Laboratory studies of tooth preparation often involve single values for all variables other than the one being tested. In contrast, in clinical settings, not all variables can be adequately controlled. For example, a new dental rotary cutting instrument may be tested in the laboratory by making a specific cut with a fixed force, but, in clinical practice, the instrument must make different cuts with individual dentists applying different forces. Therefore, the broad applicability of laboratory results to diverse clinical conditions is uncertain and the comparison of effects across studies difficult.Purpose.
The purpose of this in vitro study was to examine the effects of 9 process variables on the dental cutting of rotary cutting instruments used with an electric handpiece and compare them with those of a previous study that used an air-turbine handpiece.Material and methods.
The effects of 9 key process variables on the efficiency of a simulated dental cutting operation were measured. A fractional factorial experiment was conducted by using an electric handpiece in a computer-controlled, dedicated testing apparatus to simulate dental cutting procedures with Macor blocks as the cutting substrate. Analysis of variance (ANOVA) was used to assess the statistical significance (α=.05).Results.
Four variables (targeted applied load, cut length, diamond grit size, and cut type) consistently produced large, statistically significant effects, whereas 5 variables (rotation per minute, number of cooling ports, rotary cutting instrument diameter, disposability, and water flow rate) produced relatively small, statistically insignificant effects. These results are generally similar to those previously found for an air-turbine handpiece.Conclusions.
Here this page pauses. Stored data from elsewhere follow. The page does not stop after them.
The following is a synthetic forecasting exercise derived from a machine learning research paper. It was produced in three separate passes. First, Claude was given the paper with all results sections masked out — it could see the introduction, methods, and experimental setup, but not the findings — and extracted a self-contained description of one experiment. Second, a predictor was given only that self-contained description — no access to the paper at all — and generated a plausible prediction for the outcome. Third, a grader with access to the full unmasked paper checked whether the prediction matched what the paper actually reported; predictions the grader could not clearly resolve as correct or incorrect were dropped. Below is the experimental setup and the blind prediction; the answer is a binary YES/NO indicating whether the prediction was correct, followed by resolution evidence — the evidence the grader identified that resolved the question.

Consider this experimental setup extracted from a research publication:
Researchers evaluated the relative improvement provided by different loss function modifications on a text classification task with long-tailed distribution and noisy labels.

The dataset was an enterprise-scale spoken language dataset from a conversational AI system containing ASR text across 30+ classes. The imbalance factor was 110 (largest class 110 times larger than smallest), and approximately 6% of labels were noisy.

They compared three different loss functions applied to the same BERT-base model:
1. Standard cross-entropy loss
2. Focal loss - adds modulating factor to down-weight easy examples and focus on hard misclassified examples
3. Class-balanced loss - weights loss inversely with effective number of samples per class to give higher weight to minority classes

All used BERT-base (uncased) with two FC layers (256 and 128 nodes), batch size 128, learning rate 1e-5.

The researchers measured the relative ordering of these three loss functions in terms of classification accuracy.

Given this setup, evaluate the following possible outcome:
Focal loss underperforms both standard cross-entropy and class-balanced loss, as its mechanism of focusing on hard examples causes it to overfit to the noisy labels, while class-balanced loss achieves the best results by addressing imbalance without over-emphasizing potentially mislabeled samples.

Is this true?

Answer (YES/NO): NO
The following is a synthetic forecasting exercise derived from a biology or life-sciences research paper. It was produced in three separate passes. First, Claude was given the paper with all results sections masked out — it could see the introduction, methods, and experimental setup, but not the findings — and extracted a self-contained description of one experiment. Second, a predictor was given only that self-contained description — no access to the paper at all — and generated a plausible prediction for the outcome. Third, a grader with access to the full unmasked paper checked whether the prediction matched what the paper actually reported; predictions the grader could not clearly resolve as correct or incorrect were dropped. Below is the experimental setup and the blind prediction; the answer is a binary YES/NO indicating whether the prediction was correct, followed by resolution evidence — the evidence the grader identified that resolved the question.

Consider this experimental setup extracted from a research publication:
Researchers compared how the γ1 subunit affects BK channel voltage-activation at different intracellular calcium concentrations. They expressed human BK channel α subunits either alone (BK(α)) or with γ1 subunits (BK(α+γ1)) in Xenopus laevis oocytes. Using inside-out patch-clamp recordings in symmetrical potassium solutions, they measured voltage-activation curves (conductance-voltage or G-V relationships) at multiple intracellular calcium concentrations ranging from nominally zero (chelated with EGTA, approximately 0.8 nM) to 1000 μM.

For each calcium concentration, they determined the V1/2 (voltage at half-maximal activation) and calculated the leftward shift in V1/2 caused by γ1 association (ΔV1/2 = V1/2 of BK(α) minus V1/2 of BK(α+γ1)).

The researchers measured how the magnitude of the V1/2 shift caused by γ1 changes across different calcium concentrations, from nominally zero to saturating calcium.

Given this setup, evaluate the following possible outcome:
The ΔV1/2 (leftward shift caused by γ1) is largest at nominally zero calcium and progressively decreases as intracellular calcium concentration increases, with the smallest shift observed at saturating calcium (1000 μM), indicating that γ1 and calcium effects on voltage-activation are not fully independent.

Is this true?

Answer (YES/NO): NO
Regardless of whether an electric or air-turbine handpiece was used, the control exerted by the dentist, simulated in this study by targeting a specific level of applied force, was the single most important factor affecting cutting efficiency. Cutting efficiency was also significantly affected by factors simulating patient/clinical circumstances and hardware choices. These results highlight the greater importance of local clinical conditions (procedure, dentist) in understanding dental cutting as opposed to other hardware-related factors.